***** Entries provided

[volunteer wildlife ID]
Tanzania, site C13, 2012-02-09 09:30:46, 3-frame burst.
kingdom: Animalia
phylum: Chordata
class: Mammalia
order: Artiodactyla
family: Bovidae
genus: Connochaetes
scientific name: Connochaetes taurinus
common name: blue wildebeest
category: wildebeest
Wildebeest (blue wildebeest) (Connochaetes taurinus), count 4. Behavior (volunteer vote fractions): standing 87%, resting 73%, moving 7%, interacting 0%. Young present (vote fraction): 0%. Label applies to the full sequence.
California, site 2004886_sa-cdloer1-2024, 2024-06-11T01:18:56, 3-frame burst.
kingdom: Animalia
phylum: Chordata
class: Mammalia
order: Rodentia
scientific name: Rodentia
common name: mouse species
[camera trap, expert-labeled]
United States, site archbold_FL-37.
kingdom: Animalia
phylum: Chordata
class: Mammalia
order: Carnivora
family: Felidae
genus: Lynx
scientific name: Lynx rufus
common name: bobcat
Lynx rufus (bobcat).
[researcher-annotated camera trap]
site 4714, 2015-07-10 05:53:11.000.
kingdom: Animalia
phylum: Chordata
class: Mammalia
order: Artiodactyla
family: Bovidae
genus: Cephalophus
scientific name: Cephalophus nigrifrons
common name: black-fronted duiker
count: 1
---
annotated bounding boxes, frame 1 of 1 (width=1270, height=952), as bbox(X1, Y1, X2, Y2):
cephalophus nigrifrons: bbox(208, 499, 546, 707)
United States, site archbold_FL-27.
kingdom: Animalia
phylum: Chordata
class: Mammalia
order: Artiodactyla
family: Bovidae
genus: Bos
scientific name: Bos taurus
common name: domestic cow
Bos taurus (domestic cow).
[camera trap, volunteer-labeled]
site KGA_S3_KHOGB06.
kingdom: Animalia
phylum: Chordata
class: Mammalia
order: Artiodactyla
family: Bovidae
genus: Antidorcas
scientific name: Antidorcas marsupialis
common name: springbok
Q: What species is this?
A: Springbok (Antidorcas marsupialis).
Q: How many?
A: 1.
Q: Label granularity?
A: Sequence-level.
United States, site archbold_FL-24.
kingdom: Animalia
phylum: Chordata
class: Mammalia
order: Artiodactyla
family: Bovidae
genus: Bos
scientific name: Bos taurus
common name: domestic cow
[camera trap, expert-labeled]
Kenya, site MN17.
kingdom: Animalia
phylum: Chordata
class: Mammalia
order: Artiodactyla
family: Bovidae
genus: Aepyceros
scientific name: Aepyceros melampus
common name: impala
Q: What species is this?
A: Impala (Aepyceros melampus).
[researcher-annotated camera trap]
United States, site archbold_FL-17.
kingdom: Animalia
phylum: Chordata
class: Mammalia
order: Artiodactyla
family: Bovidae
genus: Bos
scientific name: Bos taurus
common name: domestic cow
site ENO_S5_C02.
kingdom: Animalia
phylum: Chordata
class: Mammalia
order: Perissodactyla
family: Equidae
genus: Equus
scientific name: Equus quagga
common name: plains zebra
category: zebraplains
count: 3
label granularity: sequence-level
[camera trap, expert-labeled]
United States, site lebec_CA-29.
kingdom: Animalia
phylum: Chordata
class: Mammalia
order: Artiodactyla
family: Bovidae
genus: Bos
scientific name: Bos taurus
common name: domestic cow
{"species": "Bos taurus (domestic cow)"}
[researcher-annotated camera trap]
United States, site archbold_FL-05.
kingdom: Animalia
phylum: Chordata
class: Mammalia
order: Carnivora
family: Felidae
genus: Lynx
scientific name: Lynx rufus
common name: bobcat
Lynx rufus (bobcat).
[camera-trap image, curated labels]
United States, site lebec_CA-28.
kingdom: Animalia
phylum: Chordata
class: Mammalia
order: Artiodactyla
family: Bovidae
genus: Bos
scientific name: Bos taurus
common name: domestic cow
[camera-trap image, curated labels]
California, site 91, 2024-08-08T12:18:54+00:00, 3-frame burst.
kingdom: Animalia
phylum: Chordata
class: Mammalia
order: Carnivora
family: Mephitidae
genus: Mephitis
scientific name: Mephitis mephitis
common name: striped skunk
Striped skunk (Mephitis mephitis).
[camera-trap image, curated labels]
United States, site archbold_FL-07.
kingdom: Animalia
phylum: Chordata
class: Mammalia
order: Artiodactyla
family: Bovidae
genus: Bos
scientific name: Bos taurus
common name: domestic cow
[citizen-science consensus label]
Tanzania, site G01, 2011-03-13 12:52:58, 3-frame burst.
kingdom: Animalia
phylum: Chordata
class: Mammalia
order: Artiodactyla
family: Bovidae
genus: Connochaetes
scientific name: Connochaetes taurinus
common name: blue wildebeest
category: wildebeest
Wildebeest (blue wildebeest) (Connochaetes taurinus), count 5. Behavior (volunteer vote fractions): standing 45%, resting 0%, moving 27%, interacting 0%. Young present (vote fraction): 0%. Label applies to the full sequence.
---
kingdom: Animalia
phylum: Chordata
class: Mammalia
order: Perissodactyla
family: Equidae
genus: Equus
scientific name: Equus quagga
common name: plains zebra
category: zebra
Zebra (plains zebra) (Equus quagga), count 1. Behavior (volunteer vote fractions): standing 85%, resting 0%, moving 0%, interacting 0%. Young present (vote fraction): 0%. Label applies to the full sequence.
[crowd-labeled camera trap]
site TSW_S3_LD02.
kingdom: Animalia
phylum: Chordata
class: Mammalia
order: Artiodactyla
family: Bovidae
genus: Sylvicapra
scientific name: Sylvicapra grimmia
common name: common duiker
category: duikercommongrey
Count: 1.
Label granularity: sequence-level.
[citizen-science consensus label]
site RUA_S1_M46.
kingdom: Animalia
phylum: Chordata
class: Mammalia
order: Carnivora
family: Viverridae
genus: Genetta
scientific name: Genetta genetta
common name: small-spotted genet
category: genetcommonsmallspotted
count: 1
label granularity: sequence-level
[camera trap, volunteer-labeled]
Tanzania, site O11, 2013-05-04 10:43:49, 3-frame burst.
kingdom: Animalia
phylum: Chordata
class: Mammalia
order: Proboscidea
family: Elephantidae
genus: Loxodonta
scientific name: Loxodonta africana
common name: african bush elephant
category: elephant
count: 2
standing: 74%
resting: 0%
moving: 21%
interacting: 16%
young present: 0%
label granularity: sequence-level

**********

Your goal – Above are the records; from them, give again exactly the lines from the one containing "United States, site lebec_CA-29." through the one containing "United States, site archbold_FL-05.", both included.

Result of this task –
United States, site lebec_CA-29.
kingdom: Animalia
phylum: Chordata
class: Mammalia
order: Artiodactyla
family: Bovidae
genus: Bos
scientific name: Bos taurus
common name: domestic cow
{"species": "Bos taurus (domestic cow)"}
[researcher-annotated camera trap]
United States, site archbold_FL-05.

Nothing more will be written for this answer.